We generally think that the perspective was more or less invented, or discovered, in the Renaissance, with Bruneleschi and his ilk doing their studies.
Yet there seems to be consensus that the Greeks routinely employed the principals of the cartesian geometric picture plane. And Plato’s comment supports that.
Jeremy Killian, in his That Deceptive Line: Plato, Linear Perspective, Visual Perception, and Tragedy, agrees.
And this makes sense. Given their finely tuned eye regarding inventions such as entasis, they had to have some sort of visual ordering system. It may not have been the full blown Bruneleschi linear perspective, but it most likely had great similarities.
So the questioning of the linear perspective as addressed in these pages has been with us since the beginning.

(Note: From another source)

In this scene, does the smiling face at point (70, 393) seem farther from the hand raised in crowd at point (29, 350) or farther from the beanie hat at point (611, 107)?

For more on our discussion of the Greeks in these pages:
Yes, but you neglect what comes after: “And the arts of measuring and numbering and weighing come to the rescue of the human understanding – there is the beauty of them – and the apparent greater or less, or more or heavier, no longer have the mastery over us, but give way before calculation and measure and weight?” That shifts the meaning of the quote you cite. Note too the elipsis: ” (through perspective)”; I wonder what the original Greek is… I wonder if Plato had something in mind on the order of Aristotle’s skenographia referred to in Poetics–the sorts of illusions used in theatrical scenery?